O presidente do BC reiterou que a economia brasileira será atingida por uma "desaceleração" em 2009, seguindo a tendência global de retração prevista pelo Fundo Monetário Internacional (FMI). "O Brasil será impactado por isso", afirmou ele, "mas o que esperamos é que o Brasil vai crescer acima do movimento global, porque está melhor preparado".

Meirelles destacou que a crise de liquidez internacional afetou o mercado interno com o agravamento em setembro. "Houve uma queda gradativa", mas o sistema financeiro fechou outubro "com uma margem de decréscimo numa escala menor", sobre o mês anterior.

Ele lembrou que a autoridade monetária tem respondido com medidas de injeção de liquidez em reais e em dólares na rede bancária, e que várias ações foram direcionadas aos bancos oficiais, sendo necessário "aguardar o efeito" dessas medidas. "O governo tem deixado claro que está preparado para tomar as medidas necessárias", reiterou.

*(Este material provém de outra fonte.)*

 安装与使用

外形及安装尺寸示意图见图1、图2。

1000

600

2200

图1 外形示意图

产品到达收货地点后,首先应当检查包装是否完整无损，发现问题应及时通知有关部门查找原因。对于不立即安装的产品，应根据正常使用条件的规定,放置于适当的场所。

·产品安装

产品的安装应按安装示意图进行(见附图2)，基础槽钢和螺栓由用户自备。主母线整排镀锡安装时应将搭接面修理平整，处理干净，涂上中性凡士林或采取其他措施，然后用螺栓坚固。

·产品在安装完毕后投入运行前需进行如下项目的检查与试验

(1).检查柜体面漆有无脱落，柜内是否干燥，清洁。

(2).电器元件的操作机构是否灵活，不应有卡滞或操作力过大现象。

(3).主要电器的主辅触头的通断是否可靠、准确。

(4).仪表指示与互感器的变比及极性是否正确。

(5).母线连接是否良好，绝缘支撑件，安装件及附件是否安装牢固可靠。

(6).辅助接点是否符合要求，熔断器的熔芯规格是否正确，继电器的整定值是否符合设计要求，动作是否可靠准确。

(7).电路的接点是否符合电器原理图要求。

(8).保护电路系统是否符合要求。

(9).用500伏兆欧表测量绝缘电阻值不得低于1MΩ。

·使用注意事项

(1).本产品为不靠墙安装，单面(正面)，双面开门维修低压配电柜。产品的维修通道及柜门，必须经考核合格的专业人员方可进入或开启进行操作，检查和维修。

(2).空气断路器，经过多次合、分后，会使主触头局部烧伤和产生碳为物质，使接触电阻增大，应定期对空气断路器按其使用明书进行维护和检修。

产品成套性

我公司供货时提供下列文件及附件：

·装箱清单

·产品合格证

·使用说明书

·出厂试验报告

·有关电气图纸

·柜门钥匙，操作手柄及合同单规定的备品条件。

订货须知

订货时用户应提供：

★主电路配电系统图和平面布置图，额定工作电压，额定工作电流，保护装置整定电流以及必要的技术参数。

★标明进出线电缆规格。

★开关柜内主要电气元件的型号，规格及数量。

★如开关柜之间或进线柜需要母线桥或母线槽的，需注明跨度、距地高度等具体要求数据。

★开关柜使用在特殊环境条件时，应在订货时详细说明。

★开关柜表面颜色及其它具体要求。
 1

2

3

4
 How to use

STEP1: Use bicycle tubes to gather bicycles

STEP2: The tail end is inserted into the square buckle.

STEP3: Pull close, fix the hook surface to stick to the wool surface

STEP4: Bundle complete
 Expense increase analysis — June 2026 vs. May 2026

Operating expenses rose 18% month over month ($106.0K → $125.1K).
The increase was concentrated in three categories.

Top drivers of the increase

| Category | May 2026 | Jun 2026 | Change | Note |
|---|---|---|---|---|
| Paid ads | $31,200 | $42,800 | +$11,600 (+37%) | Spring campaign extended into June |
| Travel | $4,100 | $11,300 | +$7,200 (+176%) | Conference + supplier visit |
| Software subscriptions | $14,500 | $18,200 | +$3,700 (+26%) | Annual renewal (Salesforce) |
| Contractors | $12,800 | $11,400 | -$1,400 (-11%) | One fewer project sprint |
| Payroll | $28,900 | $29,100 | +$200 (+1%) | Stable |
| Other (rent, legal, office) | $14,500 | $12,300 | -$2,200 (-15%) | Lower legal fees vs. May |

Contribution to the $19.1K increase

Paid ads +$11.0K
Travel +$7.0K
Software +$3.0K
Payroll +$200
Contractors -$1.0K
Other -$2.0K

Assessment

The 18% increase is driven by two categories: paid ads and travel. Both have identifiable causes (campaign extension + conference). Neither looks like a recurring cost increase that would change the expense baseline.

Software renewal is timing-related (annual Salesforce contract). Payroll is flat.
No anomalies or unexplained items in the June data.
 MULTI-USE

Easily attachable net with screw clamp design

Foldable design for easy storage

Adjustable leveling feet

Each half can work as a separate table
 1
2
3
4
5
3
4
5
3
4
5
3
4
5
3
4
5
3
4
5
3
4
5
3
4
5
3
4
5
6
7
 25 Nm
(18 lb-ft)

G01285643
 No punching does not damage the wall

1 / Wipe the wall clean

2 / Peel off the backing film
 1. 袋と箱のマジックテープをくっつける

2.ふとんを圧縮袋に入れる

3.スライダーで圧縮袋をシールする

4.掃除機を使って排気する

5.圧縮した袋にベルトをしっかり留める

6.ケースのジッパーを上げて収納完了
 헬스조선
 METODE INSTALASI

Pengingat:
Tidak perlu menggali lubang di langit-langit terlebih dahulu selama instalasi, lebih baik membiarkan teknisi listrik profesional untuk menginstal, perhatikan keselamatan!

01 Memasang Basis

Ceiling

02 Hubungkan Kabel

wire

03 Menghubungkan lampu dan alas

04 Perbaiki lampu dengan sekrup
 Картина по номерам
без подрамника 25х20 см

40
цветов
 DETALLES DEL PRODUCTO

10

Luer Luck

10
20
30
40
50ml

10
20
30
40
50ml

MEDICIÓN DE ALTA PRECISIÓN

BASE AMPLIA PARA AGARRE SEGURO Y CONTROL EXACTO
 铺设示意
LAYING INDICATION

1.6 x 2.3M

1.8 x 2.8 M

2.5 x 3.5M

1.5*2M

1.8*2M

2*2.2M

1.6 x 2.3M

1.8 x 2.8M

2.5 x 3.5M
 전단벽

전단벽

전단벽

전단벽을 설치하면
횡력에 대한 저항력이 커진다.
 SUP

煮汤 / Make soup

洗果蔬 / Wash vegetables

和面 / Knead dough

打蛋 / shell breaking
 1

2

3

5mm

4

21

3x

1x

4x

Sobre o retorno do crédito nos mercados internacionais, Meirelles afirmou ser "prematuro fazer previsões". E alertou que "é razoável supor que o nível de crédito que prevalecia antes da crise dificilmente será retomado".

Questionado se espera que ocorram novas operações de fusão bancária, como a do Itaú com o Unibanco anunciada semana passada, novamente Meirelles foi cauteloso ao afirmar ser preciso "aguardar os próximos movimentos" do mercado. Ele voltou a comentar que as incorporações no sistema financeiro devem ser vistas com normalidade em todo o mundo nesse período de crise, "em função da desalavancagem global".